At this time it can be seen that one or more larger channels are opening along the dorsal mid-line, which will form the superior sagittal sinus, and connected with them by anastomosing loops is a more ventrally situated large channel that constitutes the sinus rectus. This latter extends forward and drains the lower part of the falx. It has two converging limbs in front that drain the choroidal masses of the hemispheres. In figure 20 a portion of the right hemisjihere is removed to expose the region of the falx cerebri. Here the straight sinus can be seen as differentiated out from the sagittal plexus, with which it anastomoses freely at its caudal end in a plexiform manner. Anteriorly the straight sinus bifurcates, enters the choroidal fissure on each side, and terminates in the sinus-like choroidal bodies.
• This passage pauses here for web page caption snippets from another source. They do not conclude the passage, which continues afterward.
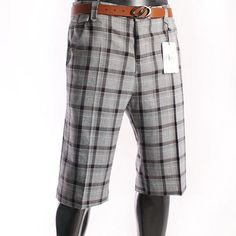 Casual Trousers Shorts Pants(F019-NONE)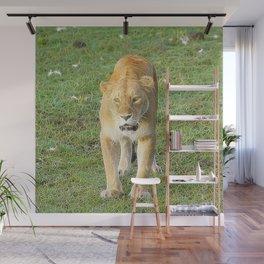 Extraordinary Animals - Lioness Wall Mural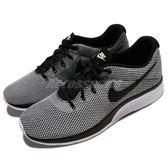 Nike 休閒鞋 Tanjun Racer 黑 白 雪花 百搭 舒適泡棉鞋底 黑白 運動鞋 男鞋【PUMP306】 921669-004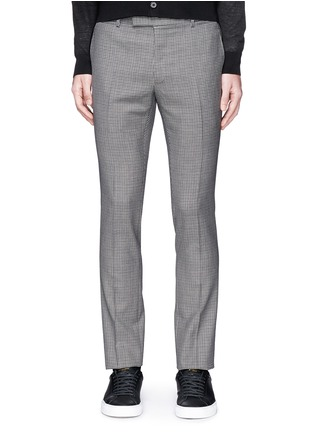 Main View - Click To Enlarge - Lanvin - Check wool hopsack pants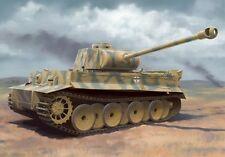 1/35 Dragon 6683 - German  WWII Expermental Tiger I Ausf. H2, Plastic Model kit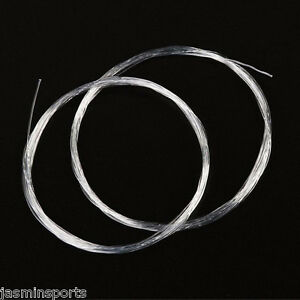 10pcs-Fly-Fishing-Nylon-Tapered-Leader-9FT-1-2-3-4-5X-Clear-Leader-Line-amp-Loop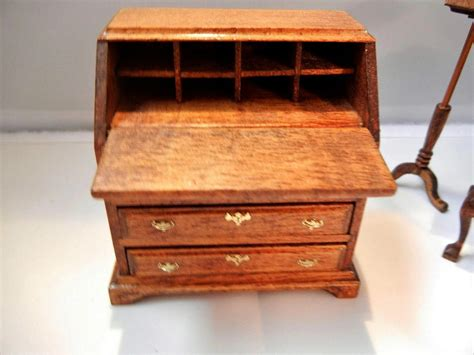 Vintage Dollhouse Furniture Iphone Wallpapers Free Beautiful  HD Wallpapers, Images Over 1000+ [getprihce.gq]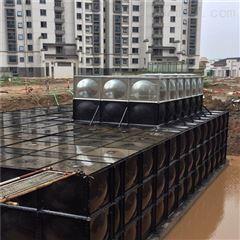 新疆地埋箱泵一体化消防泵站 长轴深井泵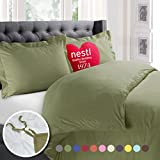 Nestl 2pc Bedding Duvet Cover & Pillow Sham Set, Twin, Sage Green Deal (Small Image)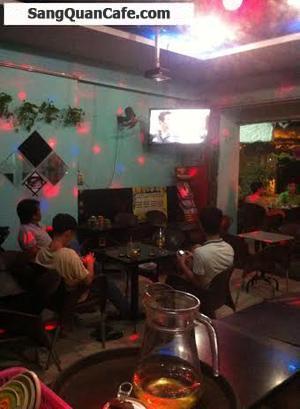 Sang quán cafe Nhạc - Bòng đá K+ Bình Thạnh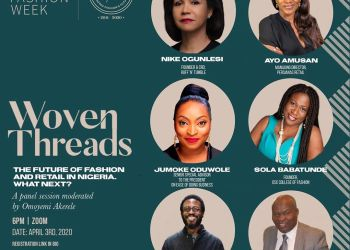 WATCH: The Woven Threads' Future of Fashion and Retail in Nigeria Panel | BN Style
These, on the other hand, are fed from the caudal end by the choroidal arteries.

On coming to embryos 50 mm long, figure 9 (Carnegie Collection, No. 458, 54 mm.), we find that here the superior sagittal sinus is established, at least in part. In its cephalic portion there is a large characteristic channel, lacking only the dural connective-tissue investment to make it an adult type. In its more caudal portion it still exhibits a plexiform character that indicates its transitional state. Upon comparison of a number of series, the writer is led to interpret the formation of a single channel as the outcome of more than one process; in some segments there seems to be the selection of a favorable loop of the plexus which enlarges and becomes the main channel, and in other segments there is apparently an enlargement of two or more collateral loops which subsequently fuse into a more or less common channel. Both processes are apparently represented in figure 9. It is to be expected that we will find a considerable variation in this respect in different brains. In figure 10 is shown a specimen which is about the same age as that shown in figure 8. In this case two collateral channels of about equal size have formed, both draining, however, to the same side.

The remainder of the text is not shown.